The United Nations relief arm has launched a call for millions of people around the world to drastically change their social media feeds and share captivating tale of humanitarian heroism ahead of this year’s World Humanitarian Day.
“We’re calling on the young and digitally-connected to help us push out these compelling stories and give a voice to the voiceless,” said Stephen O’Brien, the head of the UN Office for the Coordination of Humanitarian Affairs (OCHA).
“Young people often ask me what they can do to help and I believe we have a shared responsibility to raise awareness and help to inspire humanity on these global issues.”
The #ShareHumanity campaign – to be observed across the entire UN system and beyond and culminating on World Humanitarian Day on 19 August – has already captured the endorsements of numerous celebrities and newsmakers from around the world, including Australian singer Cody Simpson, Chinese martial artist Jet Li, British media mogul Richard Branson and Brazilian footballer Kaka, who kicked off the initiative today by sharing people’s stories of survival, resilience and hope.
The campaign itself calls on social media users to “donate” their social media feeds and ultimately seeks to leverage the collective power of millennials to inspire “a greater sense of responsibility, solidarity and social activism, using the far-reaching impact of social media,” according to OCHA.
“I’m getting behind #ShareHumanity because it’s a way of showing that we haven’t forgotten that there are millions living in humanitarian crises,” 18-year-old singer/songwriter Cody Simpson added. “I hope others will join us in this massive display of public support calling for a more humane world.”
The launch of #ShareHumanity comes at a particularly critical time for relief efforts around the world amid proliferating crises and funding shortfalls.

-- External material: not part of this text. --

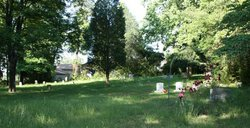 Blackoak Cemetery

The UN has previously noted that in 2015 alone, some 78 million people in 31 countries across the globe require urgent humanitarian assistance, in the form of shelter, health care, education and food, at a cost $16.4 billion.
Funds, however, are increasingly lacking and the intensity of violence facing humanitarian workers – from Yemen and Syria to South Sudan and Iraq – is progressively hampering critical aid efforts.